ところどころ脂が残っている、ちゃんと拭いたのにな。
「片刃?これでいいのかYO?」
「これでないと、うまく振れないんだ。」
「ふうん、変わったやつだな。」
ヨールは刀に対する興味が失せたようだ。」
「しかし、チグリスの剣ってそんなによく切れるのか?」
「か?とかだろう?ってのは、人を疑っている言葉だぜ。」
「切れる。さっき言ったろう、力入れなくてもすっぱり切れる。信じられないくらい切れる。」
「切れる切れる言うなよ、なんか俺の気が短いみたいだ。」
酒を片手に、チグリスがこぼした。
「あはは!そうか!」
俺は、手近にあったエールをぐいっと持ち上げた。
「だが、今、いい石がないから探さなくちゃいけないんだ。いい石は重いから、ロバがたくさん欲しかったのさ。」
「なるほどね。」
「チコ、あそこで串焼き売ってるだろ、あれ買ってきてくれ。」
俺は、チコに銅版(三〇〇〇円)を持たせた。
「全部?」
「ああ、全部だ。」
「わかった。」
チコはいい子だ、言われたことに逆らったりしない。
親のしつけがいいんだな。
「ヨール、今日は石拾いに行ったら、シャドウ=ウルフがヒト群れ出たんだ。こいつら、いつもこんなに出るもんか?」
「シャドウ=ウルフは、群れで行動するが平原に出てくることはないYO。だからびっくりした、森の中で襲われたら一番危ないのがやつらだYO。
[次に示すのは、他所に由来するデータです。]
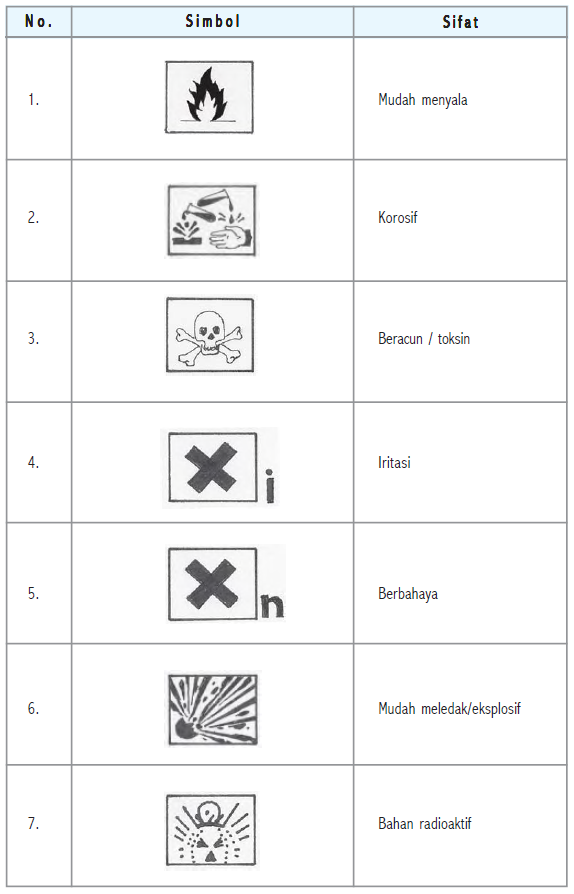 | No. | Simbol | Sifat |
|---|---|---|
| 1. | | Mudah menyala |
| 2. | | Korosif |
| 3. | | Beracun / toksin |
| 4. | i | Iritasi |
| 5. | n | Berbahaya |
| 6. | | Mudah meledak/eksplosif |
| 7. | | Bahan radioaktif |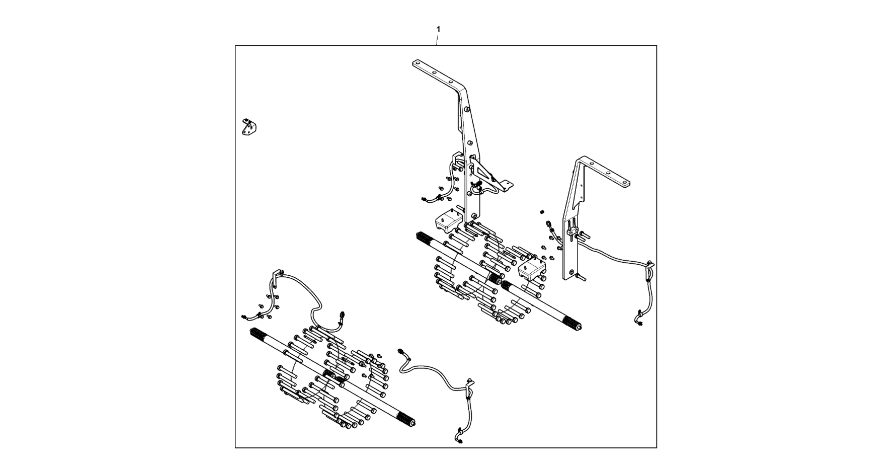 1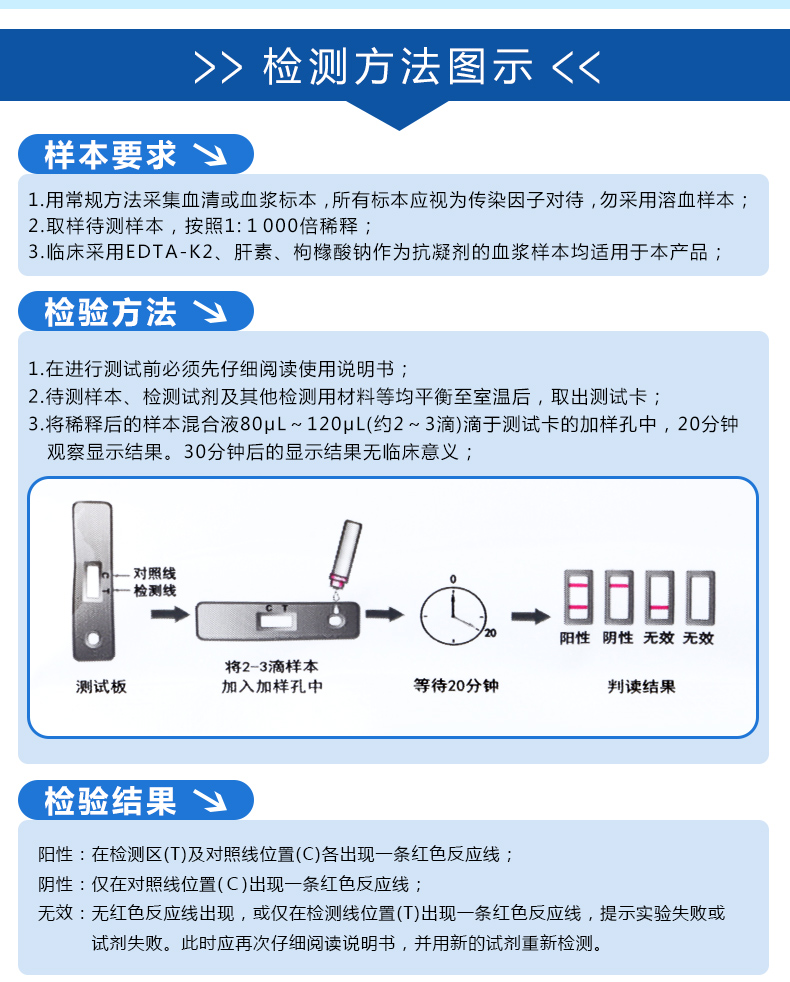 >> 检测方法图示 <<

样本要求

1.用常规方法采集血清或血浆标本，所有标本应视为传染因子对待，勿采用溶血样本；
2.取样待测样本，按照1: 1 000倍稀释；
3.临床采用EDTA-K2、肝素、枸橼酸钠作为抗凝剂的血浆样本均适用于本产品；

检验方法

1.在进行测试前必须先仔细阅读使用说明书；
2.待测样本、检测试剂及其他检测用材料等均平衡至室温后，取出测试卡；
3.将稀释后的样本混合液80μL～120μL(约2～3滴)滴于测试卡的加样孔中，20分钟观察显示结果。30分钟后的显示结果无临床意义；

对照线
检测线
测试板
C T
将2-3滴样本加入加样孔中
0
20
等待20分钟
阳性 阴性 无效 无效
判读结果

检验结果

阳性：在检测区(T)及对照线位置(C)各出现一条红色反应线；
阴性：仅在对照线位置(C)出现一条红色反应线；
无效：无红色反应线出现，或仅在检测线位置(T)出现一条红色反应线，提示实验失败或试剂失败。此时应再次仔细阅读说明书，并用新的试剂重新检测。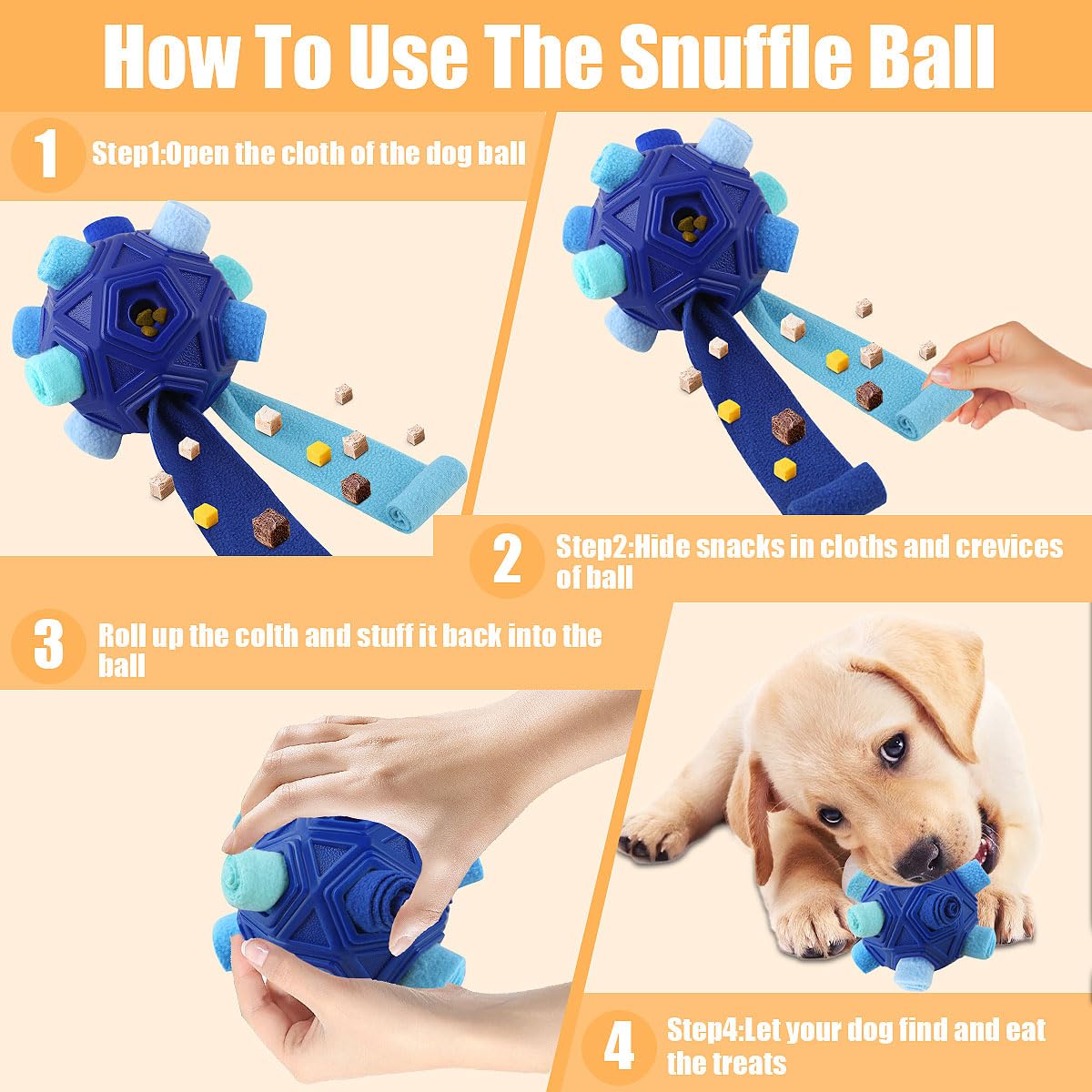 How To Use The Snuffle Ball

1 Step1:Open the cloth of the dog ball

2 Step2:Hide snacks in cloths and crevices of ball

3 Roll up the colth and stuff it back into the ball

4 Step4:Let your dog find and eat the treats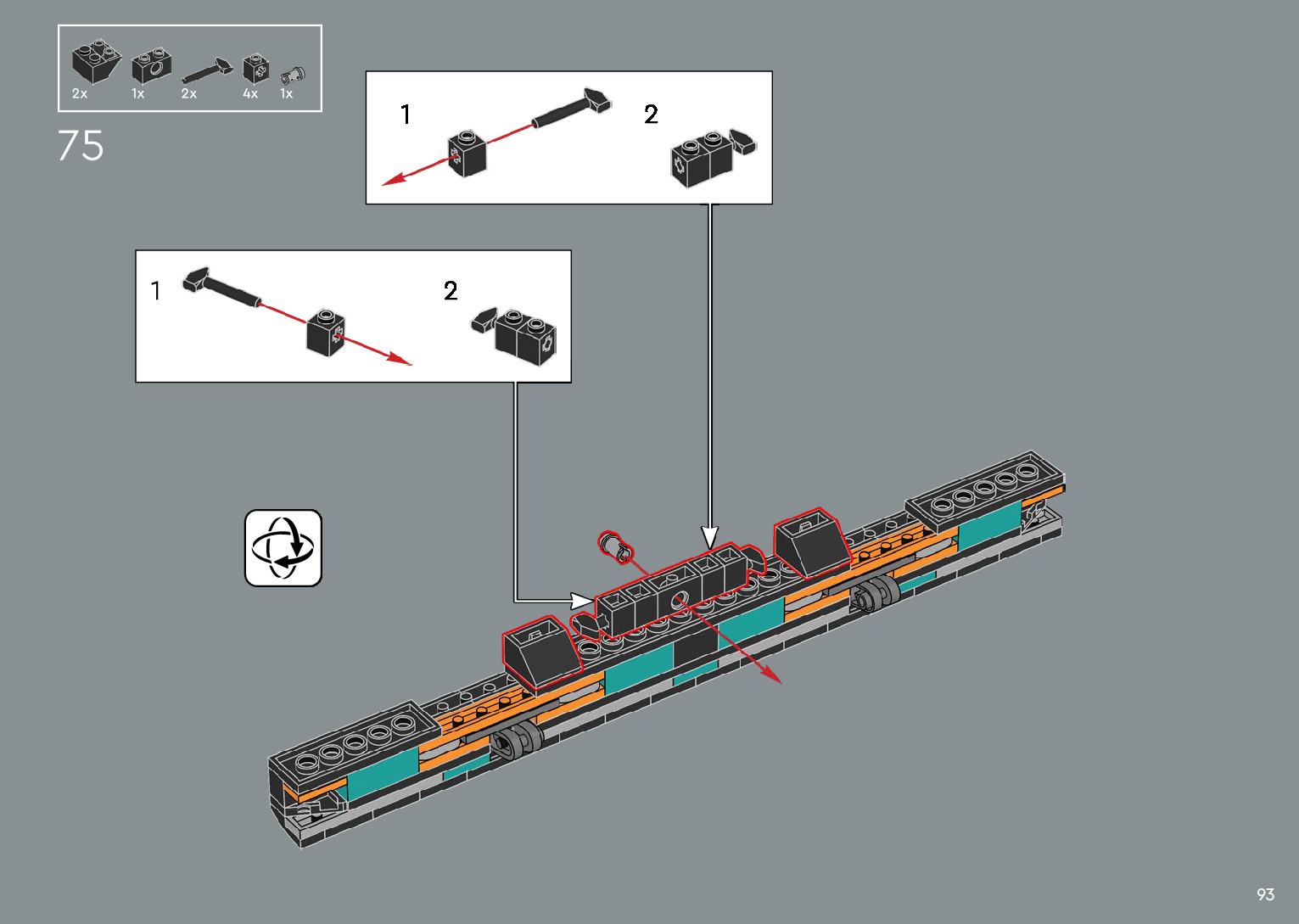 2x 1x 2x 4x 1x

75

1

2

1

2

93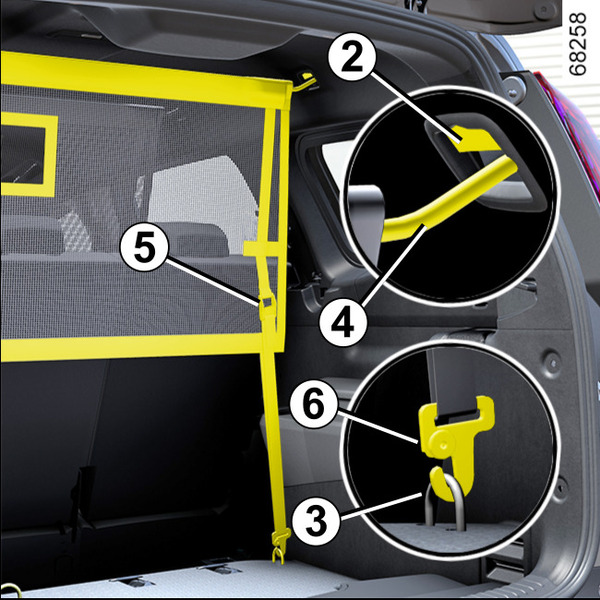 68258
2
5
4
6
3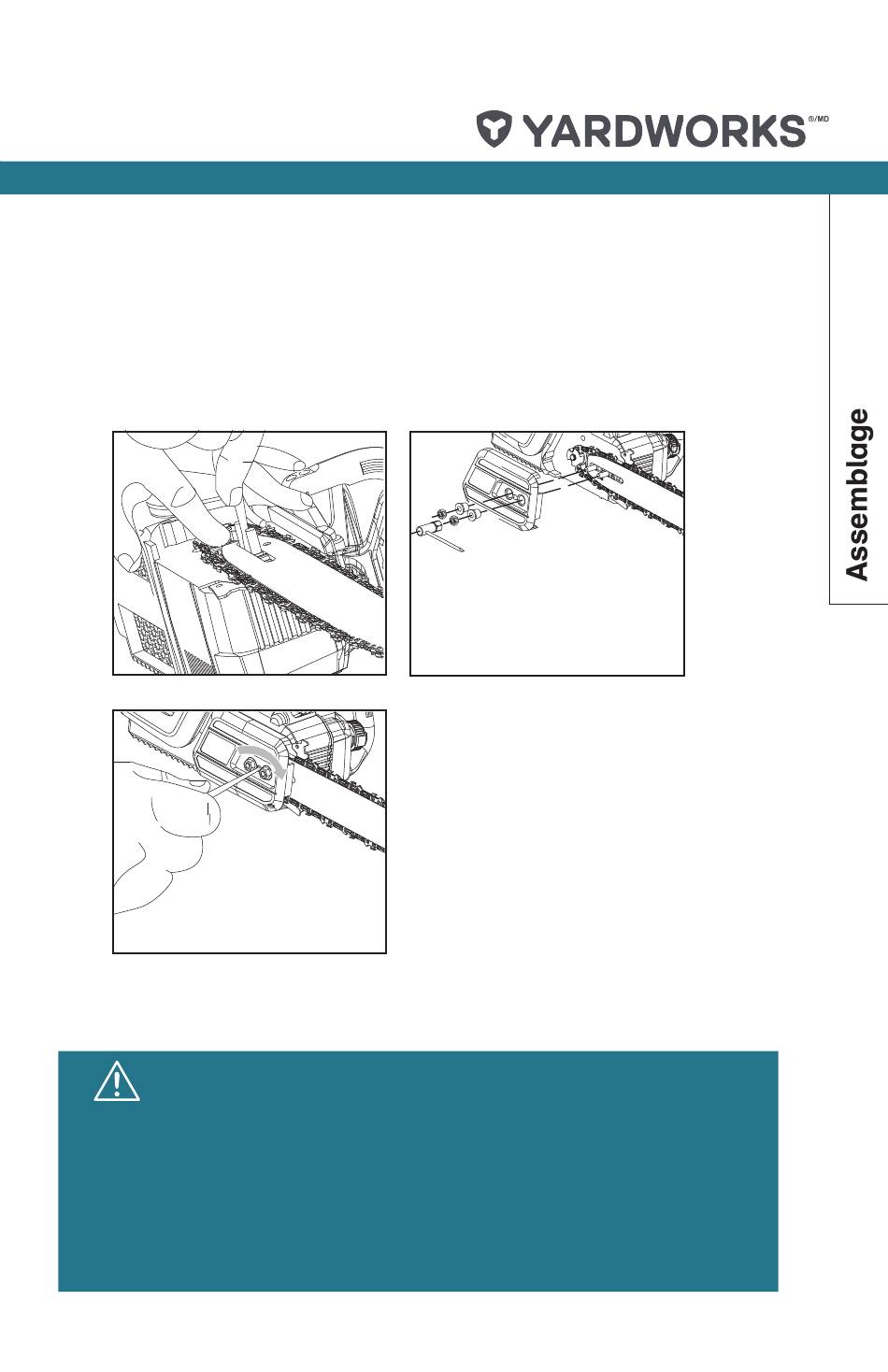 YARDWORKS®/MD

Assemblage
」
「やっぱりそうか、チグリスに聞いてもおかしいって言うしな。」
「シャドウ=ウルフは明るいところを嫌うからな。」
「じゃあ、森の中にやつらがいやなやつがいるんだ。」
「いやなやつ?」
「嫌いなやつ、怖いやつ。」
「おいおい、ちょっと待てよ。シャドウ=ウルフが怖いやつなんて、サーベルタイガーかドラゴンか…」
マルソーが横から口をはさんだ。
「ワイバーンかだな。」
チグリスが前を向いてこぼした。
「わ、ワイバーン!」
ヨールは、エールのグラスをゆすった。
「強いのか?」
「そうだな、力もあって空から襲ってくる。サーベルタイガーは全長三メートル体重百貫!(四〇〇キロ)ドラゴンは…言うまでもないか。」
「だヨ~、全長十メートル!体重一〇〇〇貫!(四〇〇〇キロ)火を噴く怪物だヨ~。」
「ふうん、そいつは馬車に乗らんなあ。」
「やっつける気かヨ!」
「サーベルタイガーも、ワイバーンも馬車に乗るじゃん。」
「わっははははは!馬車に乗ればやれるか。」
「ドラゴンなんざ見たこともないヨ。」
「そりゃあ、ヨールは森の中まで入らないからな。」
「だってヨー、森は危ないじゃん。」
「そりゃそうだが、背中を任せられる相棒がいると、楽にクリアできるぞ。」
「そんなもんかヨ。」
「そんなもんだ。」
ロバが三頭になって、機嫌のよくなったチグリスが、しこたま呑んでロバの背に運ばれたのは、それから一刻経ってからだった。